[start]

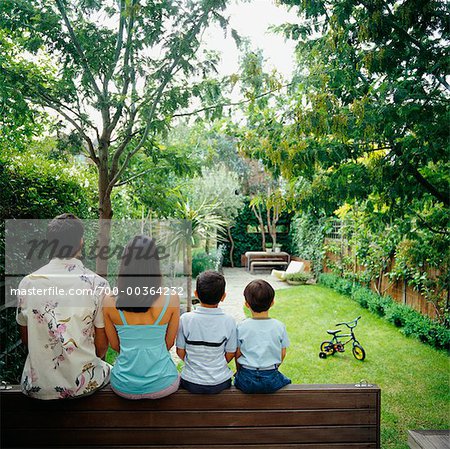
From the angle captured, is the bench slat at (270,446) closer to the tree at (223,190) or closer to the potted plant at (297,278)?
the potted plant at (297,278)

[end]
[start]

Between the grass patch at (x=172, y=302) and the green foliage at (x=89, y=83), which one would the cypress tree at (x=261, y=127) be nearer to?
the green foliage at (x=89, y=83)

[end]
[start]

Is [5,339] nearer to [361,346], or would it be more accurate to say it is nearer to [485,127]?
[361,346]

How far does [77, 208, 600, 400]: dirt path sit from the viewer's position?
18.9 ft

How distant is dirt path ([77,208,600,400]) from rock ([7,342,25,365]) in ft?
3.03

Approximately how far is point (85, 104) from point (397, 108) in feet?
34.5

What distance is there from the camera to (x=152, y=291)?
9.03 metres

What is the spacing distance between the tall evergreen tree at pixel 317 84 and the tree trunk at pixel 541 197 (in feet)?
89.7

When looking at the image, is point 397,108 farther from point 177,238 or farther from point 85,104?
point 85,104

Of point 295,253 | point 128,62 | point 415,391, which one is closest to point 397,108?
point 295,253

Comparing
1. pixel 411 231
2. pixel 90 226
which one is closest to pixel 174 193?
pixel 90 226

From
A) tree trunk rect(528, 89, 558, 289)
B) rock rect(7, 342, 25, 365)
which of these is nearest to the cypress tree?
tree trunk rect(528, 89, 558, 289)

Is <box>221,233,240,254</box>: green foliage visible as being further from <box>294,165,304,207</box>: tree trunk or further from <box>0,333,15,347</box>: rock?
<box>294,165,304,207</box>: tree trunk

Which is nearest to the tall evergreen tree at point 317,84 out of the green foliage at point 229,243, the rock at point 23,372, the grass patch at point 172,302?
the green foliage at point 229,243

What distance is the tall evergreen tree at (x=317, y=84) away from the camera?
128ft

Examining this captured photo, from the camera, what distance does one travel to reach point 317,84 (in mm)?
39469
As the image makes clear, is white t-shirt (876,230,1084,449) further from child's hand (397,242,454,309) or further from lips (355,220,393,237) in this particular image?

[end]

> The request: Express the part that opens with the line containing "Is [5,339] nearer" and closes with the line containing "9.03 metres" as a Markdown table, one row per line and both end lines included. Use the columns No. (a running row number) and Line (the line itself), and leave out any blank lines.

> Answer:
| No. | Line |
|---|---|
| 1 | Is [5,339] nearer to [361,346], or would it be more accurate to say it is nearer to [485,127]? |
| 2 | [361,346] |
| 3 | How far does [77, 208, 600, 400]: dirt path sit from the viewer's position? |
| 4 | 18.9 ft |
| 5 | How distant is dirt path ([77,208,600,400]) from rock ([7,342,25,365]) in ft? |
| 6 | 3.03 |
| 7 | Approximately how far is point (85, 104) from point (397, 108) in feet? |
| 8 | 34.5 |
| 9 | What distance is there from the camera to (x=152, y=291)? |
| 10 | 9.03 metres |